I hear shouting at night. The Karalises fight a lot. Especially the son. “I hate you!” I can hear him shout across the rooftops.
It’s a good thing Henry is not here to witness this. He did not like noise or being disturbed in any way when he practised. And the sound of a teenager screaming across the rooftops would have upset him greatly.
I miss Henry. But it is his piano-playing I miss even more. Now the house is always quiet. I keep the piano there to remind me of him, to break the quiet. Sometimes, when I close my eyes, I can hear him, his fingers gliding over the keyboard.
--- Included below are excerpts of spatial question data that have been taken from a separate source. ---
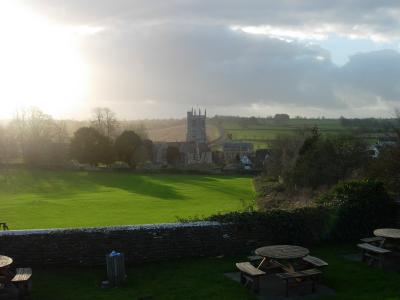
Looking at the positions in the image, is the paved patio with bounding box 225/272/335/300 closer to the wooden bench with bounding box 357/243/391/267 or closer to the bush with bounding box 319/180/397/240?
the wooden bench with bounding box 357/243/391/267

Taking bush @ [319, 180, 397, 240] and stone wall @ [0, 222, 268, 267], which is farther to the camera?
bush @ [319, 180, 397, 240]

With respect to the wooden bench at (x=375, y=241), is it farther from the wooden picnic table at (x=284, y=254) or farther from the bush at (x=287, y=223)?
the wooden picnic table at (x=284, y=254)

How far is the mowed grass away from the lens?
86.3 ft

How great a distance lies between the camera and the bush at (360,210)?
14.1 metres

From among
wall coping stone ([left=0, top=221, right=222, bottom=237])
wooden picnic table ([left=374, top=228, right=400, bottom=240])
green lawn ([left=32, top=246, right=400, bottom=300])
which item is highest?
wooden picnic table ([left=374, top=228, right=400, bottom=240])

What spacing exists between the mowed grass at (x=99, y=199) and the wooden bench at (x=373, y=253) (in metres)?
13.6

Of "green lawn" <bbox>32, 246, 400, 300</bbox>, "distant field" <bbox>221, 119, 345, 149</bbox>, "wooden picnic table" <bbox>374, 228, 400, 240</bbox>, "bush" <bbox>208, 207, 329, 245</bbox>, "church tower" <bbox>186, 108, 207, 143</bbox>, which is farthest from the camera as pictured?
"church tower" <bbox>186, 108, 207, 143</bbox>

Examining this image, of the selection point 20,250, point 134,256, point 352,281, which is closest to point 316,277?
point 352,281

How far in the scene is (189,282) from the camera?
1055 centimetres

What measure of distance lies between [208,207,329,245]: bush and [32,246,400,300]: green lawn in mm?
1230

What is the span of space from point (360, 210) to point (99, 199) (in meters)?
26.2

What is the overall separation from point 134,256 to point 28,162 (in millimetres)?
59073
There he is, head bent towards the piano keys, playing a Beethoven sonata, humming. There he is again with his flop of white hair, his smiling eyes, his hearty laugh, his love, his touch when we held each other, our fingers intertwined.
*
I was walking down Piccadilly the other day, having had a meeting with a woman Henry and I knew, the editor of a small publishing company. We had discussed the idea of my writing a book about Robert Schumann. She had been very receptive, and I was in high spirits as I bade her goodbye.
It was a beautiful spring day, and the street was crowded. A row of French children walked past me, holding hands. As I passed Fortnum & Mason, I heard an Italian man speaking to his wife. I turned round and saw that he was carrying his small daughter on his shoulders. She was laughing, and when I caught her eye she said something to me in Italian. I wish I could have understood what she said. Italian is a language I would like to have learnt. Henry spoke a few words, though his accent was terrible. I didn’t tease him about it, because Henry was not a man who enjoyed being teased. There was a certain earnestness about him, a trait he shared with many of his musician friends. “We live for our music while the world passes us by,” he used to say.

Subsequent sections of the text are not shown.